The four main types of business entities are sole proprietorships, partnerships, limited liability companies, and corporations. Most businesses can be formed using a variation of one of these general types.

Sole Proprietorship

A sole proprietorship is an unincorporated business owned and run by one individual with no distinction between the business and the owner.

The owner is entitled to all profits and is responsible for all the business’ debts, losses, and liabilities. Because the owner and the business are one and the same, the business itself is not taxed separately—the sole proprietorship income is the owner’s income. You do not have to take any formal action to form a sole proprietorship. As long as you are the only owner, this status automatically comes from your business activities. But like all businesses, you need to obtain the necessary licenses and permits. Regulations vary by industry, state and locality. If you choose to operate under a name different than your own personal name, you will most likely have to file a fictitious name (also known as an assumed name, trade name, or DBA name, short for “doing business as”). You must choose an original name; it cannot already be claimed by another business. This is one area where an experienced corporate attorney in West Palm Beach can ensure you stay in compliance with all regulations.

Partnership

A partnership is a single business where two or more people share ownership. 

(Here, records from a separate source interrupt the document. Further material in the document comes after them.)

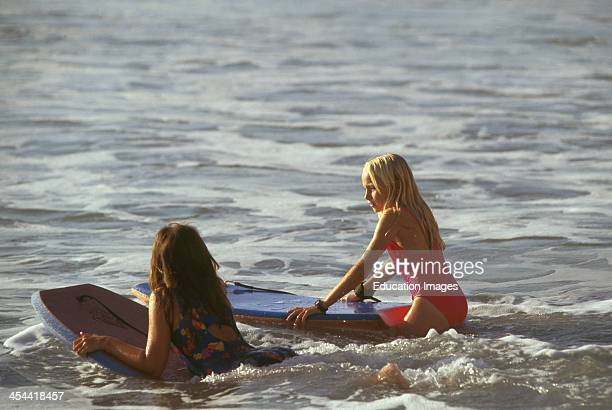 Two 10 Year Old Girls BoogieBoarding In The Pacific Ocean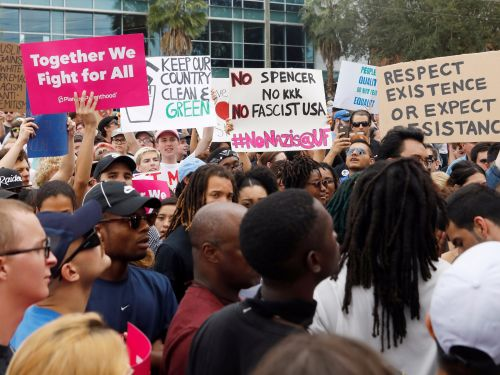 Florida declared a state of emergency before a white nationalist's speech - and protesters showed up with confetti, high-fiving state troopers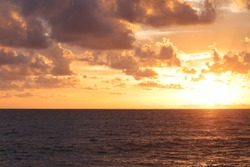 dark clouds on the glowing sky at sunset. dramatic nature scenery on the windy weather in evening.Beautiful sunset above the sea.Dramatic sunset and sunrise sky.Fiery orange sunset sky. Beautiful sky.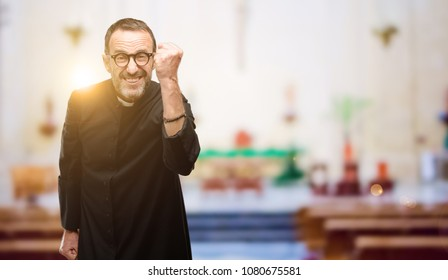 Priest religion man irritated and angry expressing negative emotion, annoyed with someone at church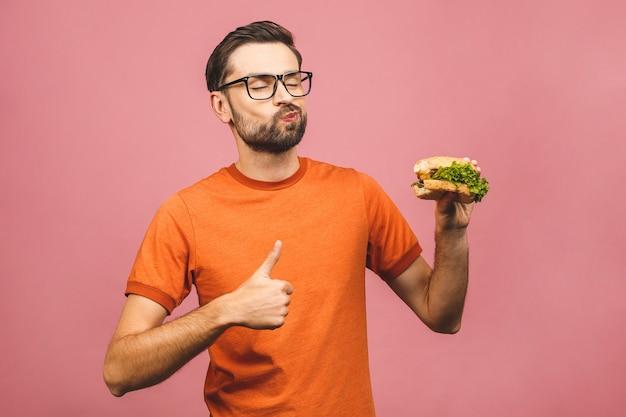 Giovane che tiene un pezzo di hamburger. lo studente mangia fast food. ragazzo molto affamato. pollice su.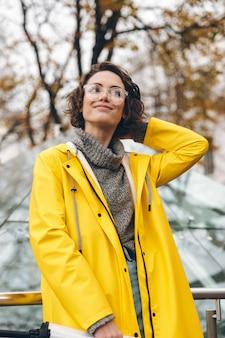 Mulher linda com um lindo cabelo encaracolado, andando pelo centro da cidade no fim de semana, tendo prazer enquanto passa um tempo sozinha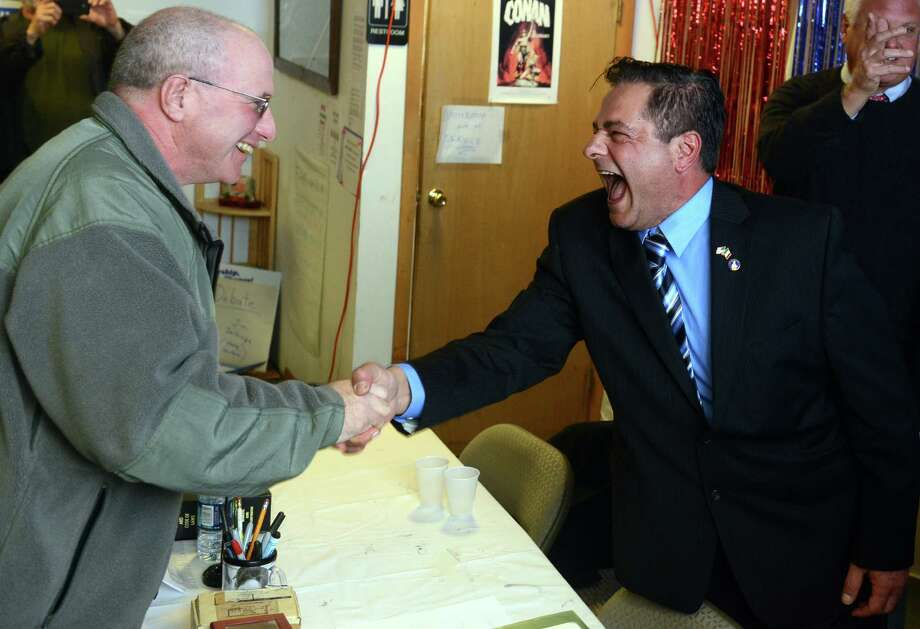 Alderman-elect Charles Stowe and Republican David Cassetti shake hands after winning their races in  Ansonia, Conn. Tuesday, Nov. 5, 2013. Photo: Autumn Driscoll / Connecticut Post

Each partner contributes to all aspects of the business, including money, property, labor or skill. In return, each partner shares in the profits and losses of the business. Because partnerships entail more than one person in the decision-making process, it’s important to discuss a wide variety of issues up front and develop a legal partnership agreement. This agreement should document how future business decisions will be made, including how the partners will divide profits, resolve disputes, change ownership (bring in new partners or buy out current partners) and how to dissolve the partnership. Although partnership agreements are not legally required, they are strongly recommended and it is considered extremely risky to operate without one. Our West Palm Beach corporate attorney, Stacey Griffiths, has extensive experience drafting partnership agreements and can help you protect your interests now and in the future.

Types of Partnerships

There are three general types of partnership arrangements:

  • General Partnerships assume that profits, liability and management duties are divided equally among partners. If you opt for an unequal distribution, the percentages assigned to each partner must be documented in the partnership agreement.
  • Limited Partnerships (also known as a partnership with limited liability) are more complex than general partnerships. Limited partnerships allow partners to have limited liability as well as limited input with management decisions. These limits depend on the extent of each partner’s investment percentage. Limited partnerships are attractive to investors of short-term projects.
  • Joint Ventures act as general partnership, but for only a limited period of time or for a single project. Partners in a joint venture can be recognized as an ongoing partnership if they continue the venture, but they must file as such.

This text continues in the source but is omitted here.